Namun, semua itu berubah ketika saya pindah ke Yogyakarta pada Agustus lalu. Awalnya, saya tidak pernah terpikir untuk berkuliah di kota ini, tetapi seiring berjalannya waktu, saya semakin bersyukur bisa menetap di tempat yang dikenal sebagai “Kota Pelajar” ini.
Jika diibaratkan dengan ajang balap Formula 1, Yogyakarta adalah pit stop saya dalam memahami lebih dalam budaya Indonesia sebelum mencapai garis akhir dalam perjalanan menjelajahi kekayaan sejarah negeri ini.

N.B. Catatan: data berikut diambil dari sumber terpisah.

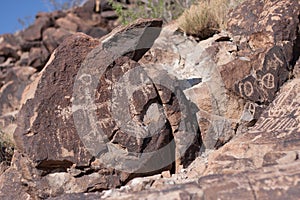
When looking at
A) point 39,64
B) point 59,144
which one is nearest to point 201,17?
point 59,144

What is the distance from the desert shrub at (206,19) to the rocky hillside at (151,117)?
30.9 inches

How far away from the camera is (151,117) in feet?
11.5

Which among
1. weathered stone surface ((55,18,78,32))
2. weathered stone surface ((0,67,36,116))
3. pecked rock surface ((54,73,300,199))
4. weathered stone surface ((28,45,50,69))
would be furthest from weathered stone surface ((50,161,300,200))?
weathered stone surface ((55,18,78,32))

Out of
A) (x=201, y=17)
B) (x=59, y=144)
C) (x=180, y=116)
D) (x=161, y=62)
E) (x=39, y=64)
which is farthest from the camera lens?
(x=39, y=64)

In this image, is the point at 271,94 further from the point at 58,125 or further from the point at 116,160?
the point at 58,125

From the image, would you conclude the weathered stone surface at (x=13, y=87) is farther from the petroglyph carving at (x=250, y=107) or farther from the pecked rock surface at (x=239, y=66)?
the petroglyph carving at (x=250, y=107)

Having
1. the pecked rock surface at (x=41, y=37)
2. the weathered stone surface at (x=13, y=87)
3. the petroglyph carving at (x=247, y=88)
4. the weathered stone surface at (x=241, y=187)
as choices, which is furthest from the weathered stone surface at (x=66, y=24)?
the weathered stone surface at (x=241, y=187)

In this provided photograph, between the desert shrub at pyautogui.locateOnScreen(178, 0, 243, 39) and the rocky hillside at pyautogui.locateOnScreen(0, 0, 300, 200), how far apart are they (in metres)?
0.79

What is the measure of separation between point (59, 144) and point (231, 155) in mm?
1391

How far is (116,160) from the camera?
133 inches

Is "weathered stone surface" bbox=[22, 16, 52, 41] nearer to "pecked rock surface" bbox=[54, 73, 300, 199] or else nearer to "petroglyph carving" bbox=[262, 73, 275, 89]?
"petroglyph carving" bbox=[262, 73, 275, 89]

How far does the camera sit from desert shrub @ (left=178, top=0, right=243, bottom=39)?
5.23m

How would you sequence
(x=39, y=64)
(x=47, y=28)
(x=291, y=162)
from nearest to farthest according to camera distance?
(x=291, y=162)
(x=39, y=64)
(x=47, y=28)

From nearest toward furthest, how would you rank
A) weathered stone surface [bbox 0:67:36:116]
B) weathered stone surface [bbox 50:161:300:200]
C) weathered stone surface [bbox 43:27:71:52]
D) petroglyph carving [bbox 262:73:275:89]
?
weathered stone surface [bbox 50:161:300:200] < petroglyph carving [bbox 262:73:275:89] < weathered stone surface [bbox 0:67:36:116] < weathered stone surface [bbox 43:27:71:52]
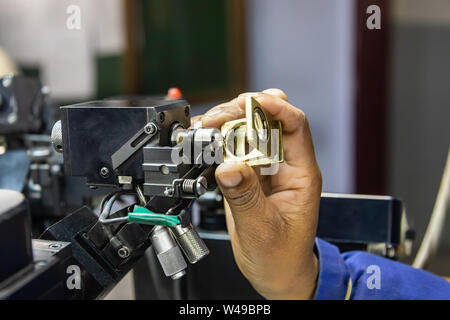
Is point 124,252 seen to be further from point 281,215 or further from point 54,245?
point 281,215

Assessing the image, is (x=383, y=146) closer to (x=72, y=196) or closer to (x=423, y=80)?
(x=423, y=80)

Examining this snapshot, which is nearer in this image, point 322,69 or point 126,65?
point 126,65

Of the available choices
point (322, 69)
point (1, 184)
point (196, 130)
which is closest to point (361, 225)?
point (196, 130)

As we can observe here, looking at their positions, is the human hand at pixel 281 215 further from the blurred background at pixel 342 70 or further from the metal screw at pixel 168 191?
the blurred background at pixel 342 70

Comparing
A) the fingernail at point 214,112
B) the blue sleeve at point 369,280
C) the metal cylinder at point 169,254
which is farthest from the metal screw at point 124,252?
the blue sleeve at point 369,280

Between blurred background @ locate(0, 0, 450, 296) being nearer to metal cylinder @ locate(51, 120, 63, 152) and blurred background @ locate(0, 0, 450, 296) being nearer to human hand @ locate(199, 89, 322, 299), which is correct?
human hand @ locate(199, 89, 322, 299)

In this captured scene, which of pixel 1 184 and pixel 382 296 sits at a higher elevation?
pixel 1 184

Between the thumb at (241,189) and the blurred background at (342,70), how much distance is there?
148 centimetres

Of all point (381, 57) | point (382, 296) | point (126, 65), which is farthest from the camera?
point (381, 57)

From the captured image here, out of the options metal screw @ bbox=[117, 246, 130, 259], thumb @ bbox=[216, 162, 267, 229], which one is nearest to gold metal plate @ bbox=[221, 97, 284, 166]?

Mengenal Keraton Yogyakarta: Lebih dari Sekadar Bangunan Bersejarah
Kunjungan saya ke Keraton Yogyakarta sebenarnya bermula dari tugas kuliah di bidang jurnalistik. Awalnya, saya hanya berniat menyelesaikan tugas tanpa ekspektasi berlebih. Namun, siapa sangka saya justru dibuat takjub oleh pesona budaya Jawa yang begitu kuat di tempat ini.
Yang pertama menarik perhatian saya adalah para abdi dalem—orang-orang yang bertugas di dalam lingkungan Keraton. Mereka memiliki sikap penuh wibawa, rendah hati, serta menjunjung tinggi tata krama. Sikap unggah-ungguh yang mereka terapkan menjadi sesuatu yang patut dicontoh, terutama bagi saya yang baru pertama kali menetap di Yogyakarta.
Ada sebuah ungkapan yang sangat relevan: “Di mana bumi dipijak, di situ langit dijunjung.”
Melihat para abdi dalem mengenakan busana tradisional lengkap dengan atribut khas budaya Jawa seolah membawa saya kembali ke masa lalu. Rasanya seperti melangkah ke zaman kolonial, di mana pakaian adat masih menjadi bagian dari kehidupan sehari-hari.
Selain orang-orangnya, arsitektur bangunan di dalam Keraton juga tidak kalah memukau. Meskipun ada beberapa area yang tidak bisa dimasuki oleh pengunjung, keindahan dan keunikan bangunan tetap bisa dinikmati. Salah satu ruangan yang menarik perhatian saya adalah ruang koleksi alat musik tradisional, seperti gong dan gamelan. Pada waktu-waktu tertentu, alat musik tersebut dimainkan oleh para abdi dalem, menciptakan alunan melodi khas yang begitu menenangkan.
Selain itu, Keraton juga memiliki museum kecil yang berisi koleksi peralatan makan milik keluarga Sultan. Di dalamnya terdapat set gelas, piring, mangkuk, sendok, hingga alas meja yang memiliki makna dan filosofi tersendiri. Setiap benda bersejarah itu disimpan di dalam kaca untuk melindunginya dari debu dan kerusakan.
Namun, dari semua hal yang saya lihat dan pelajari, yang paling membekas di hati adalah suasana yang saya rasakan selama berada di Keraton. Ada rasa bangga, haru, dan kagum yang bercampur menjadi satu.
Menyadari Pentingnya Melestarikan Budaya Indonesia
Selama 19 tahun hidup, saya baru benar-benar menyadari betapa kaya dan beragamnya budaya di negeri ini, khususnya budaya Jawa. Sebelumnya, saya lebih sering terpapar budaya luar, baik dari barat maupun Korea, dan tanpa sadar menganggap budaya kita sendiri sudah ketinggalan zaman.
Padahal, sebagai anak muda Indonesia, sudah seharusnya kita melestarikan dan menjaga budaya tradisional. Melihat keindahan busana, aksesori, dan arsitektur yang ada di Keraton Yogyakarta membuat saya berpikir bahwa budaya kita tidak kalah menarik dibanding budaya luar.
Di era globalisasi seperti sekarang, di mana batasan antarnegara semakin kabur, melestarikan budaya bukan berarti menolak perubahan. Justru, kita bisa memanfaatkan teknologi dan internet untuk memperkenalkan budaya Indonesia ke dunia internasional.
Sebagai bagian dari generasi Z, saya ingin mengajak teman-teman semua untuk lebih peduli dan aktif dalam menjaga warisan budaya bangsa. Jangan sampai identitas nasional kita terkikis dan budaya kita diklaim oleh negara lain hanya karena kita sendiri enggan untuk mengenalnya.
Kunjungan ke Keraton Yogyakarta mengajarkan saya banyak hal. Ini bukan sekadar perjalanan wisata, tetapi pengalaman yang mengubah cara pandang saya terhadap sejarah, budaya, dan identitas sebagai bangsa Indonesia.
Semoga semakin banyak anak muda yang memiliki kesadaran yang sama, karena mencintai budaya sendiri adalah salah satu bentuk cinta kepada negeri ini.